Innovating to Join the Dots on housing solutions

| No responses | Posted by: | Theme: Inequality Dynamics & Changemaking, Social Innovation & Investment

In the first of a series of blogs about inspirational innovations that are disrupting the private rented sector we spotlight social enterprise Dot Dot Dot.

Dot Dot Dot is making a big difference in housing with a fantastic concept they have turned into a thriving reality. They place property guardians, who look after empty houses and commercial properties on behalf of owners, in vacant properties ensuring that they are kept tidy and cared for. Property guardianship brings buildings that would otherwise stand empty, back into use as housing. Empty properties are one of the many issues that are contributing to our current housing crisis and so this is both a timely and effective solution.

A Dot Dot Dot property guardian

These buildings can be anything that is suitable to be used or converted into appropriate accommodation: offices, flats, houses, churches, former GP’s surgeries, even disused fire stations. This provides security to the property owner while the building is empty, and provides cheaper housing for the guardians living there. This solution-focused model is both growing and affordable.

Finding affordable housing is the key challenge for many young people, especially in London and the south-east. Using the property guardianship model Dot Dot Dot has found a way of offering inexpensive accommodation, costing on average £480 per month as compared to the London average of £800.

But Dot Dot Dot is more than just a property guardian agency, all the guardians Dot Dot Dot works with must also commit to volunteering, providing a gift of 16 hours a month of their time. This is what is so great about Dot Dot Dot, they are making an impact on the blight which neglected and boarded up houses can inflict on neighbourhoods, and to add to that they are contributing to social change through volunteering.

Dot Dot Dot property guardians volunteering in their community

Dot Dot Dot plays an active role in the volunteering done too. If guardians don’t have volunteer projects they are already committed to, they help them find what they want to do and make links in the communities they are involved in to make that work happen. They also connect volunteers in those communities. For example in High Wycombe they have a group of tenants who are all involved in volunteer projects, they all know each other and meet socially. On the Peabody Estate in Thamesmead, tenants are guardians in empty properties and many of them are involved in the creative arts so they volunteer in local projects to strengthen the delivery of creative projects in the area.

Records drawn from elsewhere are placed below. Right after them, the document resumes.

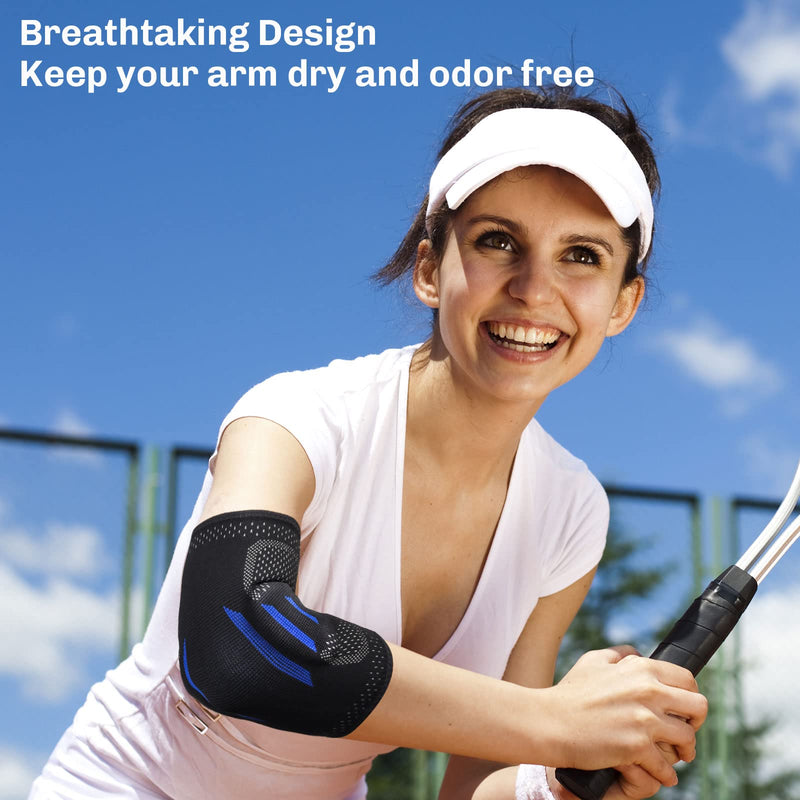 [Australia] - 2 in 1 Tennis Elbow Brace for Women Men, Compression Sleeve with Integrated Elbow Pads Breathable Tendonitis elbow Support Protector for Sports Golfer's Elbow Arthritis Treatment Reduce Joint Pain Medium 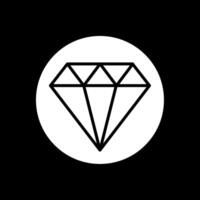 diamant glyphe inversé icône conception vecteur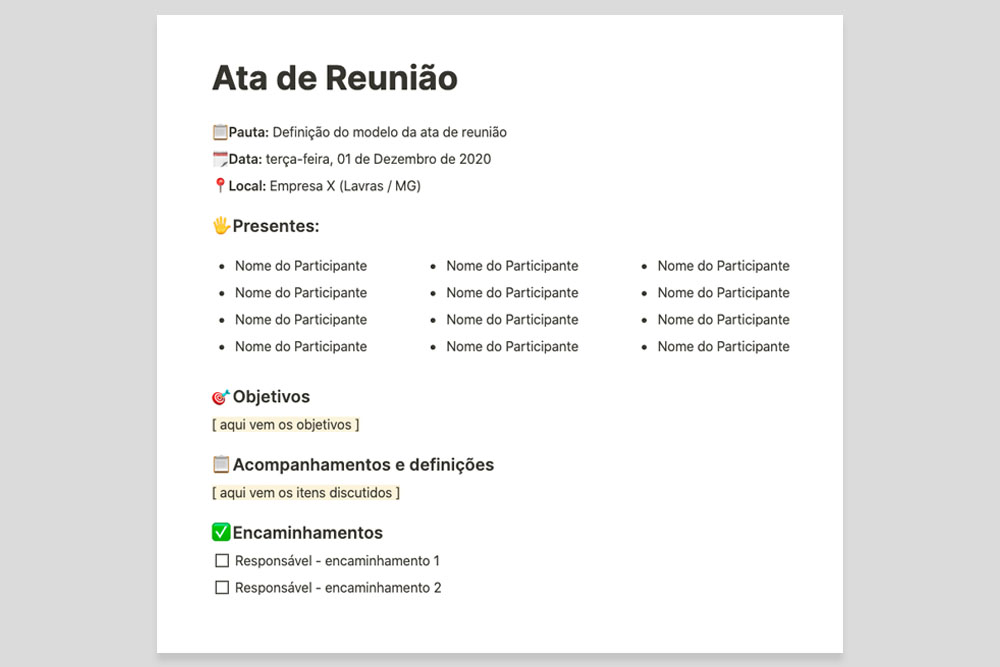 como fazer uma ata de reunio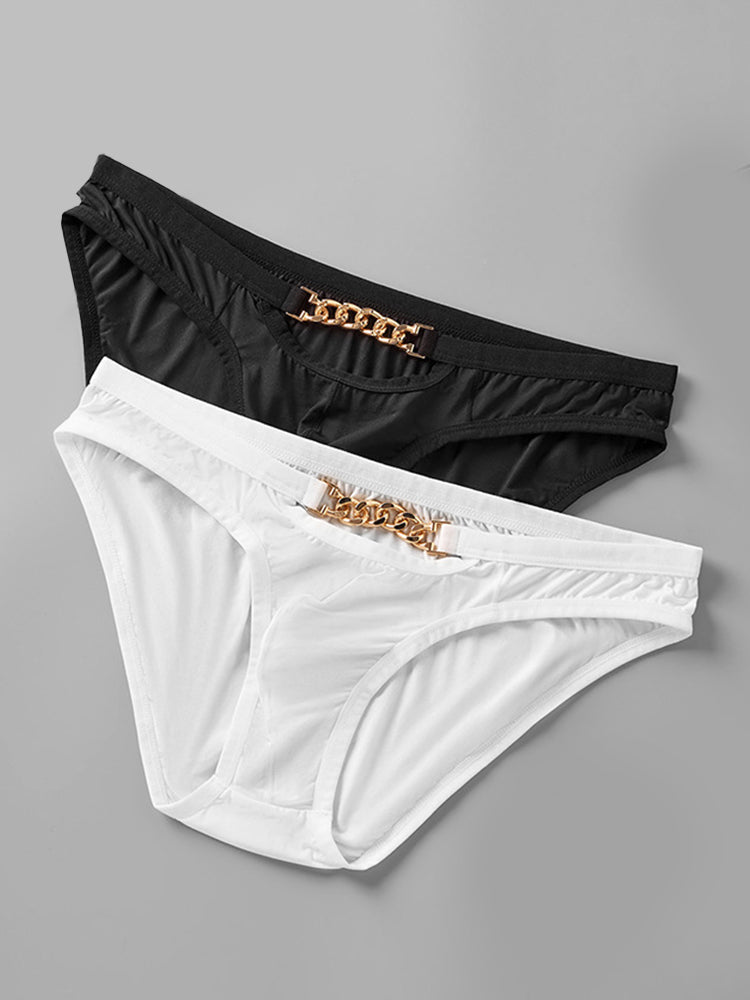 2 Pack Men's U-Pouch Design Metal-Clasp Thin Briefs | dmunderwear detail image 13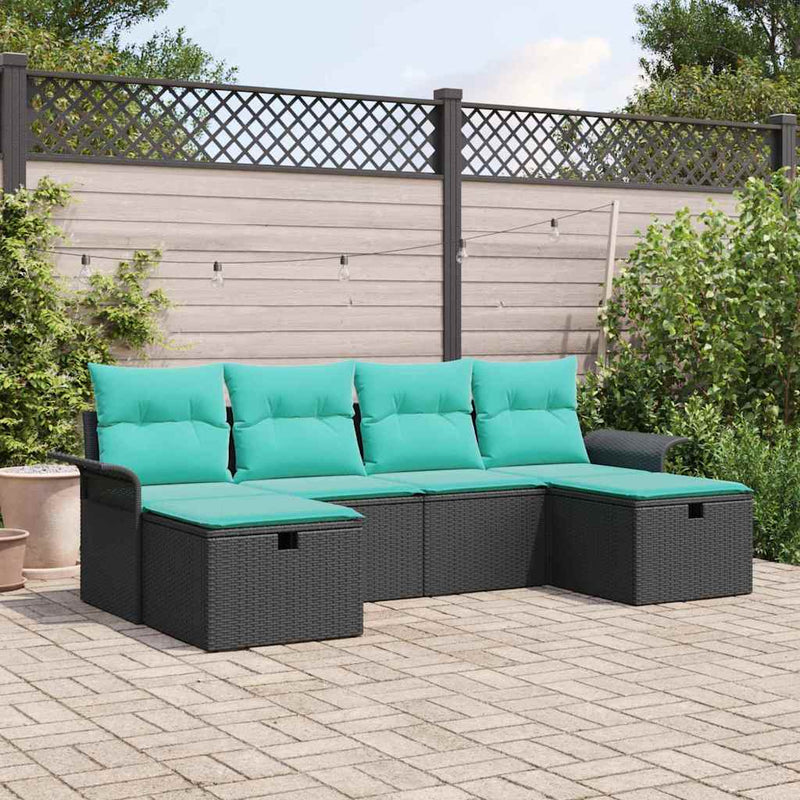 Set de canapele pentru grădină 6 buc. Rattan poli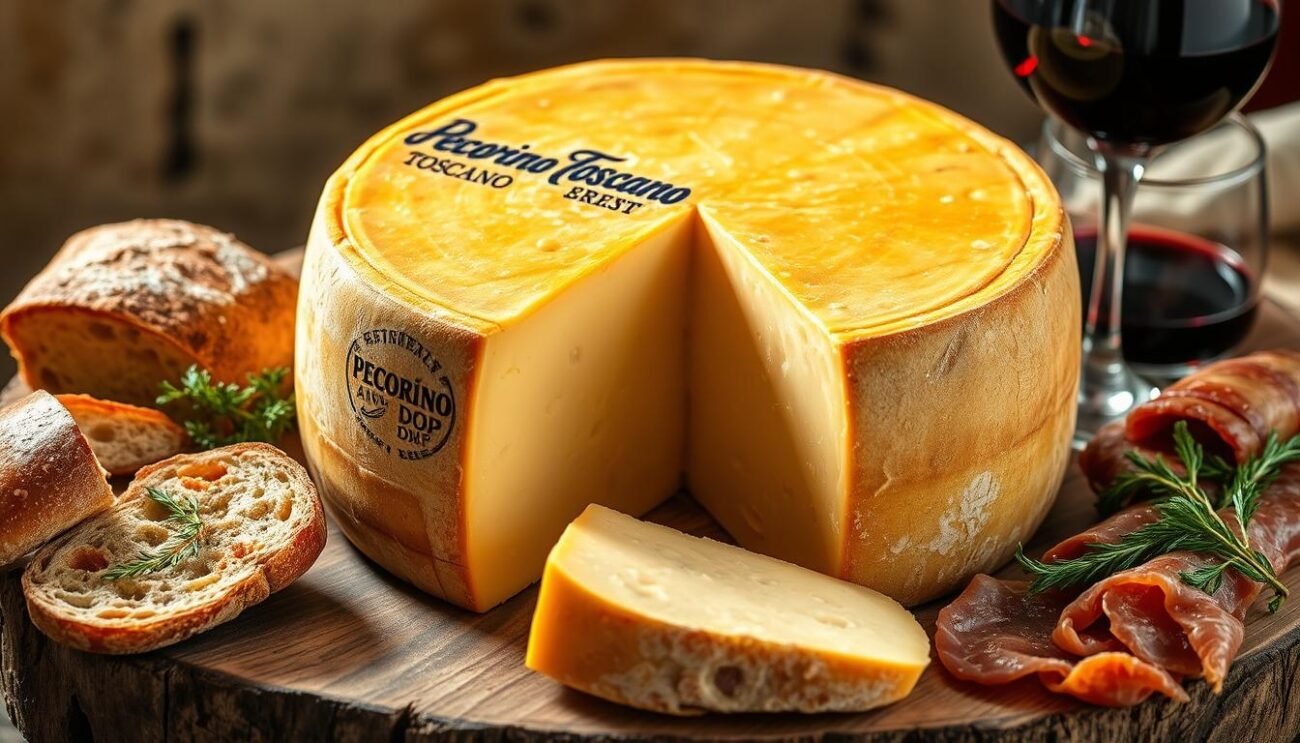 A beautifully crafted wheel of Pecorino Toscano DOP cheese sits atop a rustic wooden table, its aged rind glowing warmly under soft, natural lighting. Surrounding it, an assortment of local delicacies - crusty bread, cured meats, and a glass of robust red wine - inviting the viewer to imagine the perfect pairing and savoring the flavors in a cozy Tuscan borgo. The composition evokes the pastoral tranquility of the Val d'Orcia region, with the cheese as the centerpiece of this artisanal, farm-to-table experience.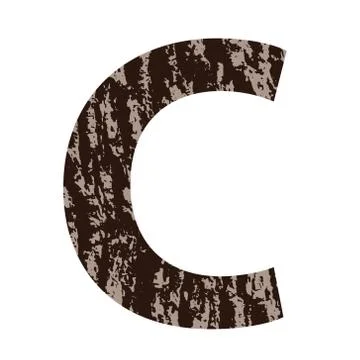Letter c made from oak bark Stock-Illustration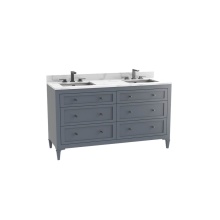 Madeli B872-72D-001-CL-TG-HK-PC - Heirloom 72D'' Free standing Vanity Cabinet in Studio Grey/HW: Polished Chrome(PC)
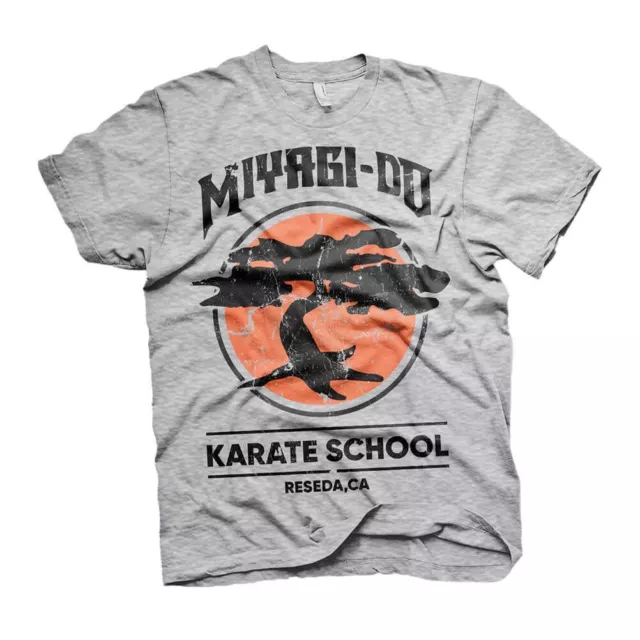 Cobra Kai Miyagi Karate School Distressed Logo Grey Crew Neck T-Shirt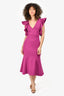 Elliatt Plum Ruffled Sleeve V-Neck 'Modern' Midi Dress Size S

It’s a great innovation with a synergy that connects empty housing with people, enabling them to give the gift of their time and contribute to the areas they live in so that they can thrive.

So how did it all start?

Katharine Hibbert the founder of Dot Dot Dot has worked on the issue of empty housing for many years as a journalist and consultant. In 2011 Katharine decided to move from talking about the problem to doing something about it. Her deep knowledge of the sector gave her credibility.  So she utilized this expertise to embark on her journey to build the ground-breaking Dot Dot Dot venture which has gone from strength to strength. For Katharine and her team, there is no shortage of would-be property guardians who want to volunteer to support local communities. They work hard to ensure a steady supply of buildings for guardians to live in, this barrier to scale is indicative of the shortage of available properties, one of the symptoms of the current housing crisis.

We asked Katharine about Reimagining Rent, our new housing innovation programme funded by The Nationwide Foundation which will support a group of innovations making the private rented sector work better, particularly for vulnerable people and those on low incomes.

Katharine said:

What’s great about this programme is that the entrepreneurs on it will not be going on their innovation journeys alone, an issue many founders experience. Connecting to a mutual support network and peer learning to grow ventures is a crucial attribute of the Reimagining Rent programme. Access to investment is also a real asset. I wish this programme all my best and hope it grows many more innovations that improve the Private Rented Sector.